* TASK BRIEF
Retype the records below exactly as they appear, but leave out any pictures.

* GIVEN RECORDS

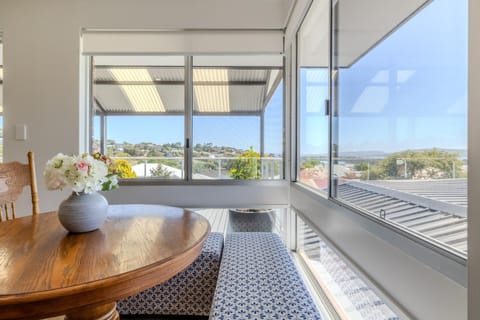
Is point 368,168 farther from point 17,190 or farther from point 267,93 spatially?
point 17,190

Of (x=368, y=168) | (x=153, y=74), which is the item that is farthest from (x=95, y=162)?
(x=153, y=74)

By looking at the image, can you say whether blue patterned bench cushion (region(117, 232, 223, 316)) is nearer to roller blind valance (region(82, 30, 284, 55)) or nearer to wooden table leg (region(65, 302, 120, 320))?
wooden table leg (region(65, 302, 120, 320))

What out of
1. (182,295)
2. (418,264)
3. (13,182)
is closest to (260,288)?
(418,264)

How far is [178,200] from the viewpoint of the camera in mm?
2742

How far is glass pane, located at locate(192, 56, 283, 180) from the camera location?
9.22 feet

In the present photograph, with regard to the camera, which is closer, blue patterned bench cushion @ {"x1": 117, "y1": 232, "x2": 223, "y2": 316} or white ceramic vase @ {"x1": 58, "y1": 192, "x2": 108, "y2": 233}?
white ceramic vase @ {"x1": 58, "y1": 192, "x2": 108, "y2": 233}

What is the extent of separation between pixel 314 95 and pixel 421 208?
1392mm

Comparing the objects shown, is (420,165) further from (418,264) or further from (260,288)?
(260,288)

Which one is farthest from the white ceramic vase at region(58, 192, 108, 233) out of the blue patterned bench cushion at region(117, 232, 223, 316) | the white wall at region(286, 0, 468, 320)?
the white wall at region(286, 0, 468, 320)

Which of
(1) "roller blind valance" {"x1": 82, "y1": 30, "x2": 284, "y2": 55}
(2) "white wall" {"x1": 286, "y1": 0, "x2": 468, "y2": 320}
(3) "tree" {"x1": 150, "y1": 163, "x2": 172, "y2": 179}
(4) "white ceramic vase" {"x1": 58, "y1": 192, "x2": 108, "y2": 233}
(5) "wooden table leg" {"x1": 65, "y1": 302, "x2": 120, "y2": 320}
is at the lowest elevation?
(5) "wooden table leg" {"x1": 65, "y1": 302, "x2": 120, "y2": 320}

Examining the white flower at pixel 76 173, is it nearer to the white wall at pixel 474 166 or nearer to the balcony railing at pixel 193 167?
the white wall at pixel 474 166

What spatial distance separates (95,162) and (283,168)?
1996mm

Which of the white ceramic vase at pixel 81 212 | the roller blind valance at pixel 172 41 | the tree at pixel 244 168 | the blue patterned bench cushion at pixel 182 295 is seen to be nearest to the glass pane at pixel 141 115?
the roller blind valance at pixel 172 41

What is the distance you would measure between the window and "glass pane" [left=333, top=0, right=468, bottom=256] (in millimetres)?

* THE ANSWER
Is point 368,168 farther from point 17,190 or farther from point 267,93 spatially?
point 17,190

Of (x=368, y=168) | (x=153, y=74), which is the item that is farthest from (x=95, y=162)?
(x=153, y=74)

By looking at the image, can you say whether blue patterned bench cushion (region(117, 232, 223, 316)) is nearer to roller blind valance (region(82, 30, 284, 55)) or nearer to wooden table leg (region(65, 302, 120, 320))?
wooden table leg (region(65, 302, 120, 320))

What out of
1. (182,295)
2. (418,264)
3. (13,182)
is closest to (260,288)?
(418,264)

How far is [178,200] from the viewpoint of the camera in mm?
2742

How far is glass pane, located at locate(192, 56, 283, 180) from the camera location?
9.22 feet

In the present photograph, with regard to the camera, which is closer, blue patterned bench cushion @ {"x1": 117, "y1": 232, "x2": 223, "y2": 316} or white ceramic vase @ {"x1": 58, "y1": 192, "x2": 108, "y2": 233}?
white ceramic vase @ {"x1": 58, "y1": 192, "x2": 108, "y2": 233}

What is the extent of separation between pixel 314 95 and pixel 421 208?
1392mm

Comparing the objects shown, is (420,165) further from (418,264) or further from (260,288)?
(260,288)

Which one is farthest from the white ceramic vase at region(58, 192, 108, 233) out of the blue patterned bench cushion at region(117, 232, 223, 316) | the white wall at region(286, 0, 468, 320)?
the white wall at region(286, 0, 468, 320)

Which of
(1) "roller blind valance" {"x1": 82, "y1": 30, "x2": 284, "y2": 55}
(2) "white wall" {"x1": 286, "y1": 0, "x2": 468, "y2": 320}
(3) "tree" {"x1": 150, "y1": 163, "x2": 172, "y2": 179}
(4) "white ceramic vase" {"x1": 58, "y1": 192, "x2": 108, "y2": 233}
(5) "wooden table leg" {"x1": 65, "y1": 302, "x2": 120, "y2": 320}
is at the lowest elevation?
(5) "wooden table leg" {"x1": 65, "y1": 302, "x2": 120, "y2": 320}

Examining the white flower at pixel 76 173, is it nearer to the white wall at pixel 474 166 or nearer to the balcony railing at pixel 193 167?
the white wall at pixel 474 166

What spatial distance separates (95,162) and (283,168)?
1996mm

Which of the white ceramic vase at pixel 81 212 | the roller blind valance at pixel 172 41 | the tree at pixel 244 168 | the blue patterned bench cushion at pixel 182 295 is seen to be nearest to the glass pane at pixel 141 115?
the roller blind valance at pixel 172 41

What is the distance you would measure between the window and "glass pane" [left=333, top=0, right=468, bottom=256] (in millimetres)?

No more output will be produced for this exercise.